Can A Crazy Relationship Make You Sick?

Nothing beats a happy, supportive long-term relationship. It may take us a while to get there, but it should come as no surprise that there are clear and well-documented health benefits to, as your Mom might say, having met someone nice and finally settled down.

But what about the ones that weren't “keepers?” What about all those dysfunctional fixer-uppers that took you for a ride on an emotional roller coaster? Those relationships that you really, really tried to make work but in the end were just too much effort for not enough return? Or the ones you look back upon with a face-palm and a muttered, “What was I thinking?”

So, if eventually finding your soul mate is good for your health, what kind of toll did all those losers take?

A team of researchers at the University of Buffalo in New York decided to find out, and just published their results in the Journal of Family Psychology.

As it turns out, there is a direct correlation between bad relationships and depressive symptoms, alcohol problems, and lower scores of self-reported health.

The scientists used data from the Iowa Youth and Families Project. The original purpose of the project was to study variations in rural family resilience to economic stress stemming from the farm crisis of the 1980s. The dataset from which the Buffalo researchers drew was a sample of all-white young adults coming from two-parent homes in rural Iowa. The team measured the participants’ relationship changes, as well as their physical and mental health, over a two-year period. They asked questions about overall relationship satisfaction, criticism, and support in the relationships, affection and commitment, and what the participants’ partners were like outside of the relationship.

What's more, the research indicates that those with experience in positive romances were also more likely to leave a future bad relationship that put their health at risk.

As the authors summarized, “This is particularly important during the transition to adulthood when instability in romantic relationships is expected to be common.”

 

It seems that it really, demonstrably, is “better to have loved and lost.”

**INFORMATION PROVIDED:**
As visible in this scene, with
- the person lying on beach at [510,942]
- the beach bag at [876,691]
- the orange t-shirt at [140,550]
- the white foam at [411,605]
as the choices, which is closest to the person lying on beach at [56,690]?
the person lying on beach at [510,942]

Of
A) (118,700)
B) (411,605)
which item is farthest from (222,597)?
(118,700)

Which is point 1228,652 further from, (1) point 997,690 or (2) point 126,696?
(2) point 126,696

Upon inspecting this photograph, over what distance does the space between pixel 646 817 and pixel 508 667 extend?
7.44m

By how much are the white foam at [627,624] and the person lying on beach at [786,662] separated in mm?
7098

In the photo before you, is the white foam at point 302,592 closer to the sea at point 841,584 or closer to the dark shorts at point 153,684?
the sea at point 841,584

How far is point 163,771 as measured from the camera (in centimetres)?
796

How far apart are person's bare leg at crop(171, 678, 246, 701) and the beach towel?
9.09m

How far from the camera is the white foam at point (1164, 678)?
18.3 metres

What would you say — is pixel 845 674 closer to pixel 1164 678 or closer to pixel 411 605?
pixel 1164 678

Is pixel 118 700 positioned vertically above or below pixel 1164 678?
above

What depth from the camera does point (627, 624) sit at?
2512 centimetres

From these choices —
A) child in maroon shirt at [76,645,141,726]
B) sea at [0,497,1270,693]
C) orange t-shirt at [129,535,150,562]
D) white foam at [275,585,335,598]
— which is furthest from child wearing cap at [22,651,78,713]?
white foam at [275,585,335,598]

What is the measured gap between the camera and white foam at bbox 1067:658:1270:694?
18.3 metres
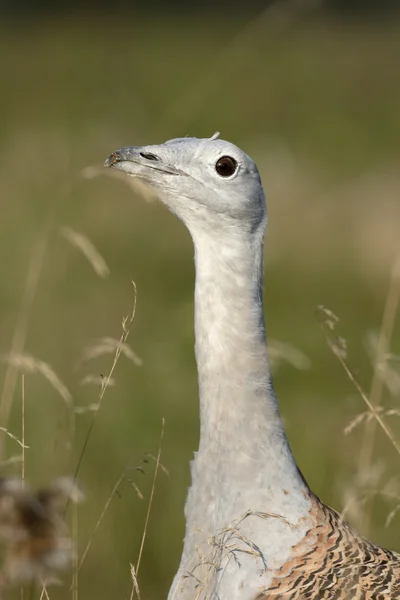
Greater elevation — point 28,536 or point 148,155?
point 148,155

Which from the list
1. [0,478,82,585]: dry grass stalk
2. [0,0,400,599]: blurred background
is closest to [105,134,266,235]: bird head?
[0,0,400,599]: blurred background

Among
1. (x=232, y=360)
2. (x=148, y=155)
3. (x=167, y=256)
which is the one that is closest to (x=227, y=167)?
(x=148, y=155)

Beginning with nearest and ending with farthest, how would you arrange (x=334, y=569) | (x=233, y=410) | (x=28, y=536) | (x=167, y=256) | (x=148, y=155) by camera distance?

**PROBLEMS AND TASKS:**
A. List the problems that the article on relationships and health says are directly linked to bad relationships.
B. In the article on relationships and health, which journal published the Buffalo team's results?

**YOUR WRITTEN ANSWERS:**
A.
Depressive symptoms
Alcohol problems
Lower scores of self-reported health

B. The Journal of Family Psychology.